(Goal of the exercise): Copy out all of the entries below, switching "white foam" to "pale foam" and keeping everything else the same. Leave the pictures out.

(Stored rows):
===============

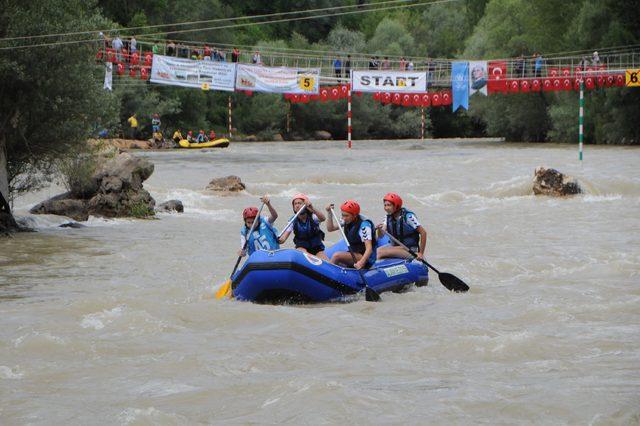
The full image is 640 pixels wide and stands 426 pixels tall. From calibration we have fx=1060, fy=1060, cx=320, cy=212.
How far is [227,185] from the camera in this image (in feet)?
83.0

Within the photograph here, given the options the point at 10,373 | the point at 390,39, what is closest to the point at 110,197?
the point at 10,373

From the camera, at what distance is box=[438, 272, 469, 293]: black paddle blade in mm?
11984

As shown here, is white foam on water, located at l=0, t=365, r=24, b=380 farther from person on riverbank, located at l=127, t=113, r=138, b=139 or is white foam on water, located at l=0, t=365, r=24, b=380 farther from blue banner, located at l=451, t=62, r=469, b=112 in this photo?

===============

(The solution):
The full image is 640 pixels wide and stands 426 pixels tall. From calibration we have fx=1060, fy=1060, cx=320, cy=212.
How far is [227,185] from the camera in this image (in feet)?
83.0

Within the photograph here, given the options the point at 10,373 | the point at 390,39, what is closest to the point at 110,197?
the point at 10,373

From the camera, at what distance is box=[438, 272, 469, 293]: black paddle blade in mm?
11984

As shown here, is pale foam on water, located at l=0, t=365, r=24, b=380 farther from person on riverbank, located at l=127, t=113, r=138, b=139 or is pale foam on water, located at l=0, t=365, r=24, b=380 farther from blue banner, located at l=451, t=62, r=469, b=112 in this photo?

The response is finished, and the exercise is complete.